Runner-up in this year’s awards was Andrew McShane, Stockman Stud, Kempton, Tasmania, who received a $2500 voucher from Clipex with Charlie and Jo Koch, Tallageira Pastoral Co, Francis, South Australia third, receiving a $1250 RM Williams voucher provided by Pat Harrolds Transport.
This year’s Great Southern Producer of the Year results perhaps reflected the difficult seasonal conditions in parts of Victoria due to excessively wet conditions at times during the past year, with the majority of this year’s ‘Top ten’ placegetters in both beef land lamb originating from either Tasmania or South Australia.
Commitment to a quality program
Speaking during Friday night’s Great Southern awards dinner, JBS Southern chief operations officer Sam McConnell said the awards recognised the commitment of Great Southern and its top-performing producers to providing Australia with the highest quality red meat.
“Our goal is to guarantee customer confidence that our meat is responsibly sourced and sustainably produced from grassfed, free-range livestock across Southern Australia. This awards night is about recognising and rewarding our producers for sharing this goal and passion with us,” Mr McConnell said.
Staying true to an original strategy
JBS Australia chief executive Brent Eastwood told the gathering the Great Southern farm-assured lamb and beef program had stayed true to the original strategy developed twelve years ago.
“It has not deviated since day one,” he said. “There have been trying times along the way where the P&L did not necessarily encourage such programs to continue, but we were committed; the team did not waiver.

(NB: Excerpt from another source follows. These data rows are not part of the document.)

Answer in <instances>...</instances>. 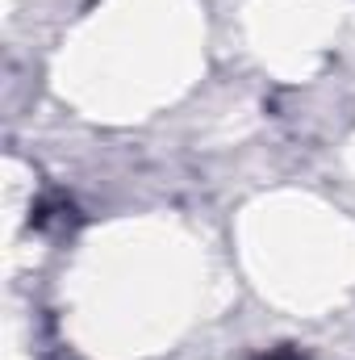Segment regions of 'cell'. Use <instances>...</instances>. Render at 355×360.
<instances>
[{"label":"cell","instance_id":"1","mask_svg":"<svg viewBox=\"0 0 355 360\" xmlns=\"http://www.w3.org/2000/svg\"><path fill=\"white\" fill-rule=\"evenodd\" d=\"M255 360H305V356L293 352V348H276V352H264V356H255Z\"/></svg>","mask_w":355,"mask_h":360}]
</instances>
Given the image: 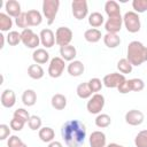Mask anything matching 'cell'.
Masks as SVG:
<instances>
[{
    "label": "cell",
    "instance_id": "cell-40",
    "mask_svg": "<svg viewBox=\"0 0 147 147\" xmlns=\"http://www.w3.org/2000/svg\"><path fill=\"white\" fill-rule=\"evenodd\" d=\"M15 23H16V25H17L18 28H21V29H23V30L28 29L29 23H28V18H26V13H23V11H22V13L15 18Z\"/></svg>",
    "mask_w": 147,
    "mask_h": 147
},
{
    "label": "cell",
    "instance_id": "cell-23",
    "mask_svg": "<svg viewBox=\"0 0 147 147\" xmlns=\"http://www.w3.org/2000/svg\"><path fill=\"white\" fill-rule=\"evenodd\" d=\"M51 103H52V107L56 110H62L65 108L67 106V98L63 95V94H60V93H56L52 96V100H51Z\"/></svg>",
    "mask_w": 147,
    "mask_h": 147
},
{
    "label": "cell",
    "instance_id": "cell-12",
    "mask_svg": "<svg viewBox=\"0 0 147 147\" xmlns=\"http://www.w3.org/2000/svg\"><path fill=\"white\" fill-rule=\"evenodd\" d=\"M144 118H145L144 114L138 109H131L125 114V122L132 126L140 125L144 122Z\"/></svg>",
    "mask_w": 147,
    "mask_h": 147
},
{
    "label": "cell",
    "instance_id": "cell-41",
    "mask_svg": "<svg viewBox=\"0 0 147 147\" xmlns=\"http://www.w3.org/2000/svg\"><path fill=\"white\" fill-rule=\"evenodd\" d=\"M24 122L23 121H21V119H18V118H15V117H13V119L10 121V123H9V126H10V129L11 130H14V131H21L22 129H23V126H24Z\"/></svg>",
    "mask_w": 147,
    "mask_h": 147
},
{
    "label": "cell",
    "instance_id": "cell-3",
    "mask_svg": "<svg viewBox=\"0 0 147 147\" xmlns=\"http://www.w3.org/2000/svg\"><path fill=\"white\" fill-rule=\"evenodd\" d=\"M60 7V1L59 0H44L42 2V13L46 17L47 24L51 25L54 23L57 10Z\"/></svg>",
    "mask_w": 147,
    "mask_h": 147
},
{
    "label": "cell",
    "instance_id": "cell-39",
    "mask_svg": "<svg viewBox=\"0 0 147 147\" xmlns=\"http://www.w3.org/2000/svg\"><path fill=\"white\" fill-rule=\"evenodd\" d=\"M88 86H90V90L92 91V93H98V92H100L101 91V88H102V83H101V80L99 79V78H91L88 82Z\"/></svg>",
    "mask_w": 147,
    "mask_h": 147
},
{
    "label": "cell",
    "instance_id": "cell-25",
    "mask_svg": "<svg viewBox=\"0 0 147 147\" xmlns=\"http://www.w3.org/2000/svg\"><path fill=\"white\" fill-rule=\"evenodd\" d=\"M103 42L109 48H116L121 44V38L117 33H106L103 36Z\"/></svg>",
    "mask_w": 147,
    "mask_h": 147
},
{
    "label": "cell",
    "instance_id": "cell-36",
    "mask_svg": "<svg viewBox=\"0 0 147 147\" xmlns=\"http://www.w3.org/2000/svg\"><path fill=\"white\" fill-rule=\"evenodd\" d=\"M28 125L29 127L32 130V131H37V130H40L41 129V118L37 115H32L28 122Z\"/></svg>",
    "mask_w": 147,
    "mask_h": 147
},
{
    "label": "cell",
    "instance_id": "cell-35",
    "mask_svg": "<svg viewBox=\"0 0 147 147\" xmlns=\"http://www.w3.org/2000/svg\"><path fill=\"white\" fill-rule=\"evenodd\" d=\"M22 41L21 38V33H18L17 31H9L8 36H7V42L10 46H16Z\"/></svg>",
    "mask_w": 147,
    "mask_h": 147
},
{
    "label": "cell",
    "instance_id": "cell-32",
    "mask_svg": "<svg viewBox=\"0 0 147 147\" xmlns=\"http://www.w3.org/2000/svg\"><path fill=\"white\" fill-rule=\"evenodd\" d=\"M110 123H111V118L107 114H99L95 118V125L98 127H101V129L108 127L110 125Z\"/></svg>",
    "mask_w": 147,
    "mask_h": 147
},
{
    "label": "cell",
    "instance_id": "cell-46",
    "mask_svg": "<svg viewBox=\"0 0 147 147\" xmlns=\"http://www.w3.org/2000/svg\"><path fill=\"white\" fill-rule=\"evenodd\" d=\"M0 40H1L0 48H2V47H3V44H5V36H3V34H0Z\"/></svg>",
    "mask_w": 147,
    "mask_h": 147
},
{
    "label": "cell",
    "instance_id": "cell-31",
    "mask_svg": "<svg viewBox=\"0 0 147 147\" xmlns=\"http://www.w3.org/2000/svg\"><path fill=\"white\" fill-rule=\"evenodd\" d=\"M11 26H13V21L10 16L5 13H0V30L2 32L9 31Z\"/></svg>",
    "mask_w": 147,
    "mask_h": 147
},
{
    "label": "cell",
    "instance_id": "cell-28",
    "mask_svg": "<svg viewBox=\"0 0 147 147\" xmlns=\"http://www.w3.org/2000/svg\"><path fill=\"white\" fill-rule=\"evenodd\" d=\"M22 102L28 106L31 107L37 102V94L33 90H25L22 94Z\"/></svg>",
    "mask_w": 147,
    "mask_h": 147
},
{
    "label": "cell",
    "instance_id": "cell-29",
    "mask_svg": "<svg viewBox=\"0 0 147 147\" xmlns=\"http://www.w3.org/2000/svg\"><path fill=\"white\" fill-rule=\"evenodd\" d=\"M105 22V18H103V15L98 13V11H94L92 14H90L88 16V24L92 26V28H99Z\"/></svg>",
    "mask_w": 147,
    "mask_h": 147
},
{
    "label": "cell",
    "instance_id": "cell-26",
    "mask_svg": "<svg viewBox=\"0 0 147 147\" xmlns=\"http://www.w3.org/2000/svg\"><path fill=\"white\" fill-rule=\"evenodd\" d=\"M101 37H102L101 31L98 30V29H94V28L88 29V30H86V31L84 32V38H85V40L88 41V42H92V44L98 42V41L101 39Z\"/></svg>",
    "mask_w": 147,
    "mask_h": 147
},
{
    "label": "cell",
    "instance_id": "cell-33",
    "mask_svg": "<svg viewBox=\"0 0 147 147\" xmlns=\"http://www.w3.org/2000/svg\"><path fill=\"white\" fill-rule=\"evenodd\" d=\"M132 64L130 63V61L127 59H121L117 62V69L119 70L121 74L125 75V74H130L132 71Z\"/></svg>",
    "mask_w": 147,
    "mask_h": 147
},
{
    "label": "cell",
    "instance_id": "cell-20",
    "mask_svg": "<svg viewBox=\"0 0 147 147\" xmlns=\"http://www.w3.org/2000/svg\"><path fill=\"white\" fill-rule=\"evenodd\" d=\"M60 55L64 61H72L76 55H77V51L75 48V46L72 45H67V46H62L60 47Z\"/></svg>",
    "mask_w": 147,
    "mask_h": 147
},
{
    "label": "cell",
    "instance_id": "cell-5",
    "mask_svg": "<svg viewBox=\"0 0 147 147\" xmlns=\"http://www.w3.org/2000/svg\"><path fill=\"white\" fill-rule=\"evenodd\" d=\"M145 87V83L142 79L139 78H132V79H125L124 83H122L118 86V92L122 94L129 93V92H140Z\"/></svg>",
    "mask_w": 147,
    "mask_h": 147
},
{
    "label": "cell",
    "instance_id": "cell-11",
    "mask_svg": "<svg viewBox=\"0 0 147 147\" xmlns=\"http://www.w3.org/2000/svg\"><path fill=\"white\" fill-rule=\"evenodd\" d=\"M71 9H72V15L77 20L85 18L88 13L87 2L85 0H74L71 2Z\"/></svg>",
    "mask_w": 147,
    "mask_h": 147
},
{
    "label": "cell",
    "instance_id": "cell-47",
    "mask_svg": "<svg viewBox=\"0 0 147 147\" xmlns=\"http://www.w3.org/2000/svg\"><path fill=\"white\" fill-rule=\"evenodd\" d=\"M21 147H28V146H26V145H25V144H23V145H22V146H21Z\"/></svg>",
    "mask_w": 147,
    "mask_h": 147
},
{
    "label": "cell",
    "instance_id": "cell-44",
    "mask_svg": "<svg viewBox=\"0 0 147 147\" xmlns=\"http://www.w3.org/2000/svg\"><path fill=\"white\" fill-rule=\"evenodd\" d=\"M47 147H63V146H62V144L60 141H52V142L48 144Z\"/></svg>",
    "mask_w": 147,
    "mask_h": 147
},
{
    "label": "cell",
    "instance_id": "cell-14",
    "mask_svg": "<svg viewBox=\"0 0 147 147\" xmlns=\"http://www.w3.org/2000/svg\"><path fill=\"white\" fill-rule=\"evenodd\" d=\"M40 42L46 48H51L55 44V34L51 29H42L40 31Z\"/></svg>",
    "mask_w": 147,
    "mask_h": 147
},
{
    "label": "cell",
    "instance_id": "cell-13",
    "mask_svg": "<svg viewBox=\"0 0 147 147\" xmlns=\"http://www.w3.org/2000/svg\"><path fill=\"white\" fill-rule=\"evenodd\" d=\"M122 24H123V17L122 16L109 17L107 20V22L105 23V29H106L107 33H117L118 31H121Z\"/></svg>",
    "mask_w": 147,
    "mask_h": 147
},
{
    "label": "cell",
    "instance_id": "cell-10",
    "mask_svg": "<svg viewBox=\"0 0 147 147\" xmlns=\"http://www.w3.org/2000/svg\"><path fill=\"white\" fill-rule=\"evenodd\" d=\"M125 82V76L119 72H111L103 77L102 83L108 88H118V86Z\"/></svg>",
    "mask_w": 147,
    "mask_h": 147
},
{
    "label": "cell",
    "instance_id": "cell-24",
    "mask_svg": "<svg viewBox=\"0 0 147 147\" xmlns=\"http://www.w3.org/2000/svg\"><path fill=\"white\" fill-rule=\"evenodd\" d=\"M38 136H39L41 141H44V142H52V141H54L55 132H54V130L52 127L45 126V127H41L39 130Z\"/></svg>",
    "mask_w": 147,
    "mask_h": 147
},
{
    "label": "cell",
    "instance_id": "cell-19",
    "mask_svg": "<svg viewBox=\"0 0 147 147\" xmlns=\"http://www.w3.org/2000/svg\"><path fill=\"white\" fill-rule=\"evenodd\" d=\"M5 8H6V11H7V15L9 16H13V17H17L22 10H21V5L18 3V1L16 0H8L6 3H5Z\"/></svg>",
    "mask_w": 147,
    "mask_h": 147
},
{
    "label": "cell",
    "instance_id": "cell-6",
    "mask_svg": "<svg viewBox=\"0 0 147 147\" xmlns=\"http://www.w3.org/2000/svg\"><path fill=\"white\" fill-rule=\"evenodd\" d=\"M105 107V96L100 93L93 94L87 101L86 108L90 114H99Z\"/></svg>",
    "mask_w": 147,
    "mask_h": 147
},
{
    "label": "cell",
    "instance_id": "cell-37",
    "mask_svg": "<svg viewBox=\"0 0 147 147\" xmlns=\"http://www.w3.org/2000/svg\"><path fill=\"white\" fill-rule=\"evenodd\" d=\"M132 7L137 14L138 13H145L147 10V0H133Z\"/></svg>",
    "mask_w": 147,
    "mask_h": 147
},
{
    "label": "cell",
    "instance_id": "cell-45",
    "mask_svg": "<svg viewBox=\"0 0 147 147\" xmlns=\"http://www.w3.org/2000/svg\"><path fill=\"white\" fill-rule=\"evenodd\" d=\"M106 147H124V146H122V145H118V144H115V142H111V144L107 145Z\"/></svg>",
    "mask_w": 147,
    "mask_h": 147
},
{
    "label": "cell",
    "instance_id": "cell-4",
    "mask_svg": "<svg viewBox=\"0 0 147 147\" xmlns=\"http://www.w3.org/2000/svg\"><path fill=\"white\" fill-rule=\"evenodd\" d=\"M123 23L126 30L131 33H136L140 30V17L136 11H126L123 16Z\"/></svg>",
    "mask_w": 147,
    "mask_h": 147
},
{
    "label": "cell",
    "instance_id": "cell-9",
    "mask_svg": "<svg viewBox=\"0 0 147 147\" xmlns=\"http://www.w3.org/2000/svg\"><path fill=\"white\" fill-rule=\"evenodd\" d=\"M64 67H65V63L62 57H59V56L53 57L48 65V75L52 78H59L63 74Z\"/></svg>",
    "mask_w": 147,
    "mask_h": 147
},
{
    "label": "cell",
    "instance_id": "cell-43",
    "mask_svg": "<svg viewBox=\"0 0 147 147\" xmlns=\"http://www.w3.org/2000/svg\"><path fill=\"white\" fill-rule=\"evenodd\" d=\"M10 126L6 125V124H1L0 125V140H5L6 138L10 137Z\"/></svg>",
    "mask_w": 147,
    "mask_h": 147
},
{
    "label": "cell",
    "instance_id": "cell-21",
    "mask_svg": "<svg viewBox=\"0 0 147 147\" xmlns=\"http://www.w3.org/2000/svg\"><path fill=\"white\" fill-rule=\"evenodd\" d=\"M32 60L37 64H44L49 60V54L45 48H37L32 53Z\"/></svg>",
    "mask_w": 147,
    "mask_h": 147
},
{
    "label": "cell",
    "instance_id": "cell-42",
    "mask_svg": "<svg viewBox=\"0 0 147 147\" xmlns=\"http://www.w3.org/2000/svg\"><path fill=\"white\" fill-rule=\"evenodd\" d=\"M24 142L22 141L21 138H18L17 136H10L8 141H7V146L8 147H21Z\"/></svg>",
    "mask_w": 147,
    "mask_h": 147
},
{
    "label": "cell",
    "instance_id": "cell-17",
    "mask_svg": "<svg viewBox=\"0 0 147 147\" xmlns=\"http://www.w3.org/2000/svg\"><path fill=\"white\" fill-rule=\"evenodd\" d=\"M67 70H68V74H69L70 76H72V77H78V76H80V75L84 72L85 67H84L83 62H80V61H78V60H74V61H71V62L68 64Z\"/></svg>",
    "mask_w": 147,
    "mask_h": 147
},
{
    "label": "cell",
    "instance_id": "cell-22",
    "mask_svg": "<svg viewBox=\"0 0 147 147\" xmlns=\"http://www.w3.org/2000/svg\"><path fill=\"white\" fill-rule=\"evenodd\" d=\"M26 18H28V23L29 26H37L40 25L42 22V16L41 14L36 10V9H31L26 11Z\"/></svg>",
    "mask_w": 147,
    "mask_h": 147
},
{
    "label": "cell",
    "instance_id": "cell-16",
    "mask_svg": "<svg viewBox=\"0 0 147 147\" xmlns=\"http://www.w3.org/2000/svg\"><path fill=\"white\" fill-rule=\"evenodd\" d=\"M1 105L5 108H11L15 103H16V95L15 92L13 90H5L1 93V98H0Z\"/></svg>",
    "mask_w": 147,
    "mask_h": 147
},
{
    "label": "cell",
    "instance_id": "cell-38",
    "mask_svg": "<svg viewBox=\"0 0 147 147\" xmlns=\"http://www.w3.org/2000/svg\"><path fill=\"white\" fill-rule=\"evenodd\" d=\"M13 117L21 119V121H23L24 123H28L31 116L29 115L28 110H25L24 108H18V109H16V110L14 111V116H13Z\"/></svg>",
    "mask_w": 147,
    "mask_h": 147
},
{
    "label": "cell",
    "instance_id": "cell-8",
    "mask_svg": "<svg viewBox=\"0 0 147 147\" xmlns=\"http://www.w3.org/2000/svg\"><path fill=\"white\" fill-rule=\"evenodd\" d=\"M22 42L28 48H37L40 44V37L36 34L31 29H25L21 32Z\"/></svg>",
    "mask_w": 147,
    "mask_h": 147
},
{
    "label": "cell",
    "instance_id": "cell-30",
    "mask_svg": "<svg viewBox=\"0 0 147 147\" xmlns=\"http://www.w3.org/2000/svg\"><path fill=\"white\" fill-rule=\"evenodd\" d=\"M77 95L80 98V99H88L92 96V91L90 90V86H88V83H82L77 86Z\"/></svg>",
    "mask_w": 147,
    "mask_h": 147
},
{
    "label": "cell",
    "instance_id": "cell-15",
    "mask_svg": "<svg viewBox=\"0 0 147 147\" xmlns=\"http://www.w3.org/2000/svg\"><path fill=\"white\" fill-rule=\"evenodd\" d=\"M91 147H106V134L101 131H93L90 136Z\"/></svg>",
    "mask_w": 147,
    "mask_h": 147
},
{
    "label": "cell",
    "instance_id": "cell-27",
    "mask_svg": "<svg viewBox=\"0 0 147 147\" xmlns=\"http://www.w3.org/2000/svg\"><path fill=\"white\" fill-rule=\"evenodd\" d=\"M28 75L32 79H40L44 77V69L41 68L40 64H37V63L31 64L28 68Z\"/></svg>",
    "mask_w": 147,
    "mask_h": 147
},
{
    "label": "cell",
    "instance_id": "cell-34",
    "mask_svg": "<svg viewBox=\"0 0 147 147\" xmlns=\"http://www.w3.org/2000/svg\"><path fill=\"white\" fill-rule=\"evenodd\" d=\"M134 145L137 147H147V130H142L136 136Z\"/></svg>",
    "mask_w": 147,
    "mask_h": 147
},
{
    "label": "cell",
    "instance_id": "cell-18",
    "mask_svg": "<svg viewBox=\"0 0 147 147\" xmlns=\"http://www.w3.org/2000/svg\"><path fill=\"white\" fill-rule=\"evenodd\" d=\"M105 11L109 17H118L121 16V8L119 5L114 0H108L105 3Z\"/></svg>",
    "mask_w": 147,
    "mask_h": 147
},
{
    "label": "cell",
    "instance_id": "cell-1",
    "mask_svg": "<svg viewBox=\"0 0 147 147\" xmlns=\"http://www.w3.org/2000/svg\"><path fill=\"white\" fill-rule=\"evenodd\" d=\"M62 138L68 147H79L84 144L86 127L78 119L67 121L61 127Z\"/></svg>",
    "mask_w": 147,
    "mask_h": 147
},
{
    "label": "cell",
    "instance_id": "cell-7",
    "mask_svg": "<svg viewBox=\"0 0 147 147\" xmlns=\"http://www.w3.org/2000/svg\"><path fill=\"white\" fill-rule=\"evenodd\" d=\"M72 31L67 28V26H60L57 28L56 32H55V42L62 47V46H67L70 45V41L72 40Z\"/></svg>",
    "mask_w": 147,
    "mask_h": 147
},
{
    "label": "cell",
    "instance_id": "cell-2",
    "mask_svg": "<svg viewBox=\"0 0 147 147\" xmlns=\"http://www.w3.org/2000/svg\"><path fill=\"white\" fill-rule=\"evenodd\" d=\"M132 65H141L147 61V47L140 41L133 40L127 46V57Z\"/></svg>",
    "mask_w": 147,
    "mask_h": 147
}]
</instances>
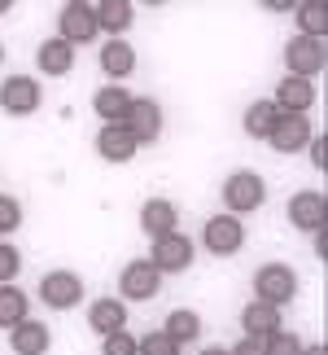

“The best form of flattery is often others copying your ideas, and if you look around southern Australia today, many of JBS’s competitors have developed programs somewhat similar to Great Southern.”
“But ours is the first; we’re committed to it; and it’s the largest grassfed brand program of its type in the world, backed by high integrity and performance. But it takes many committed people – from producers all the way through to plant level – to make it all work.”
“So many of our suppliers have stayed with us all the way through, and can share in the pride in the program’s success.”
Mr Eastwood said one of his (and JBS Southern’s COO Sam McConnell’s) early mentors when working in the JBS US business advised them, “Put the right product in the right box, and ask the right price.”
“Over ten years with Great Southern, we’ve stuck to that mantra – don’t cut corners, or do anything that’s not true to the brand’s values and mission statement.”
Mr Eastwood said it was impossible to operate a program like Great Southern, if it was expected that revenue could be recovered from just a few premium cuts.
“Nearly all of the carcase has to be sold at a premium – that means when it is all aggregated back, we can hopefully pay more money for the lamb and beef suppliers who go to the trouble to produce it.”
JBS Southern head of lamb sales, Warren Swanson, attributed Great Southern’s popularity with consumers to the export and domestic markets’ increased expectation of transparency across the value chain and assured sustainable production.
“Our customers place utmost trust in the program’s guarantee, knowing they will consistently receive products of superior eating quality that were produced sustainably across all aspects of the value chain,” he said.